# Problem description
Carry on the text about fitting a beta-binomial distribution in R and Python, picking up right after its final sentence.

I am trying to fit my data to a beta-binomial distribution and estimate the alpha and beta shape parameters. For this distribution, the prior is taken from a beta distribution. Python does not have a fit function for beta-binomial but it does for beta. The python beta fitting and R beta binomial fitting is close but systematically off.

R:

library("VGAM")
x = c(222,909,918,814,970,346,746,419,610,737,201,865,573,188,450,229,629,708,250,508)
y = c(2,18,45,11,41,38,22,7,40,24,34,21,49,35,31,44,20,28,39,17)
fit=vglm(cbind(y, x) ~ 1, betabinomialff, trace = TRUE)
Coef(fit)
   shape1    shape2 
  1.736093 26.870768

python:

import scipy.stats
import numpy as np
x = np.array([222,909,918,814,970,346,746,419,610,737,201,865,573,188,450,229,629,708,250,508], dtype=float)
y = np.array([2,18,45,11,41,38,22,7,40,24,34,21,49,35,31,44,20,28,39,17])
scipy.stats.beta.fit((y)/(x+y), floc=0, fscale=1)
    (1.5806623978910086, 24.031893492546242, 0, 1)

I have done this many times and it seems like python is systematically a little bit lower than the R results. I was wondering if this is an input error on my part or just a difference in the way they are calculated?


Solution

  • Your problem is that fitting a beta-binomial model is just not the same as fitting a Beta model with the values equal to the ratios. I'm going to illustrate here with the bbmle package, which will fit similar models to VGAM (but with which I'm more familiar).

(Stored items from a collection)

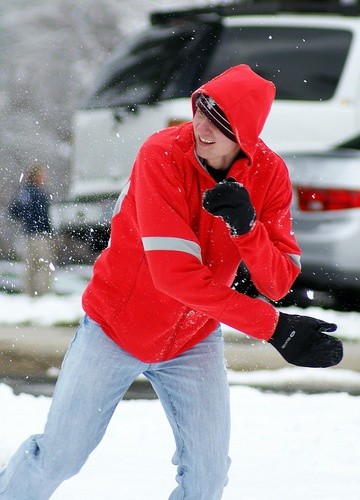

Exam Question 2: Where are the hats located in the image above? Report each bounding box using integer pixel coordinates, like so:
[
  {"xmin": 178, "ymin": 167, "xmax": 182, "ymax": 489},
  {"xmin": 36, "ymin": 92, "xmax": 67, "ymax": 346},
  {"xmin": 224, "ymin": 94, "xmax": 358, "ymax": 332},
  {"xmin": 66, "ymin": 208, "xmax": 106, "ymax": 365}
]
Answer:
[{"xmin": 196, "ymin": 94, "xmax": 238, "ymax": 144}]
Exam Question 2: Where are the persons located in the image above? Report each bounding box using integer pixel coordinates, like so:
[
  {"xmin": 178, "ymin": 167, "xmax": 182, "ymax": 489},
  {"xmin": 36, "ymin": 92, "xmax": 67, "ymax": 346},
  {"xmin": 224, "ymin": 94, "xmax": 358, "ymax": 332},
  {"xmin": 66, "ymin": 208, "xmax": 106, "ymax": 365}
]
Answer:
[
  {"xmin": 0, "ymin": 62, "xmax": 344, "ymax": 500},
  {"xmin": 6, "ymin": 162, "xmax": 58, "ymax": 296}
]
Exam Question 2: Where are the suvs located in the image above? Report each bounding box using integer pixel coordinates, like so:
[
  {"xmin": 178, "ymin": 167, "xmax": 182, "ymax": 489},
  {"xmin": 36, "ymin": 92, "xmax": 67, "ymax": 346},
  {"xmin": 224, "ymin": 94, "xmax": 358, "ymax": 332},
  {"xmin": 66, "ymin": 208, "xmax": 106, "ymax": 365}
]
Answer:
[{"xmin": 48, "ymin": 2, "xmax": 359, "ymax": 310}]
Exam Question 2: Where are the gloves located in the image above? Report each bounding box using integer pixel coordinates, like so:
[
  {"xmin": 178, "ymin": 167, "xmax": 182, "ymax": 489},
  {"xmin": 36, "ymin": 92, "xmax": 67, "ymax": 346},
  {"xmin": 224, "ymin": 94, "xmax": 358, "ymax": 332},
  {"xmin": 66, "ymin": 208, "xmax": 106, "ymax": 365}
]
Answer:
[
  {"xmin": 202, "ymin": 177, "xmax": 256, "ymax": 235},
  {"xmin": 267, "ymin": 312, "xmax": 343, "ymax": 368}
]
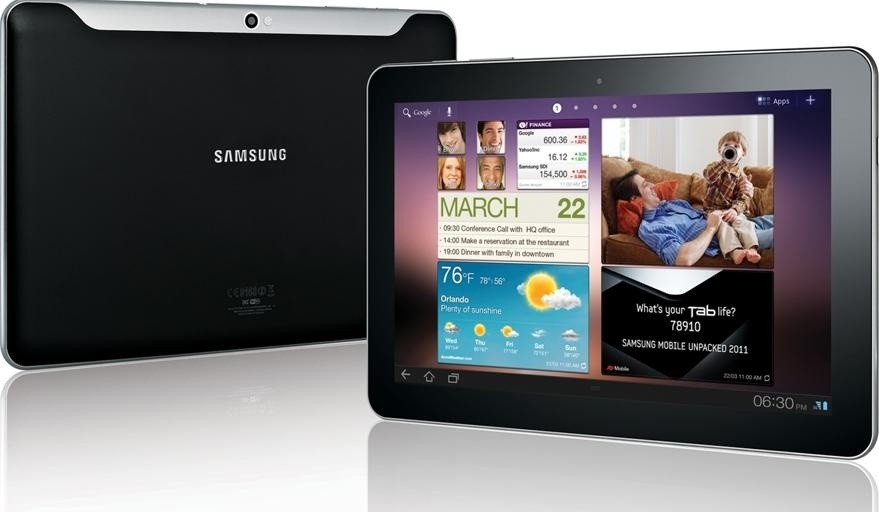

# Task result
    Preliminaries:

    library("VGAM")  ## for dbetabinom.ab
    x <- c(222,909,918,814,970,346,746,419,610,737,
           201,865,573,188,450,229,629,708,250,508)
    y <- c(2,18,45,11,41,38,22,7,40,24,34,21,49,35,31,44,20,28,39,17)
    
    library("bbmle")
    

    Fit beta-binomial model:

    mle2(y~dbetabinom.ab(size=x+y,shape1,shape2),
         data=data.frame(x,y),
         start=list(shape1=2,shape2=30))
    ## Coefficients:
    ##    shape1    shape2 
    ##  1.736046 26.871526 
    

    This agrees more or less perfectly with the VGAM result you quote.

    Now use the same framework to fit a Beta model instead:

    mle2(y/(x+y) ~ dbeta(shape1,shape2),
         data=data.frame(x,y),
         start=list(shape1=2,shape2=30))
    ## Coefficients:
    ##    shape1    shape2 
    ## 1.582021 24.060570 
    

    This fits your Python, beta-fit result. (I'm sure if you used VGAM to fit the Beta you'd get the same answer too.)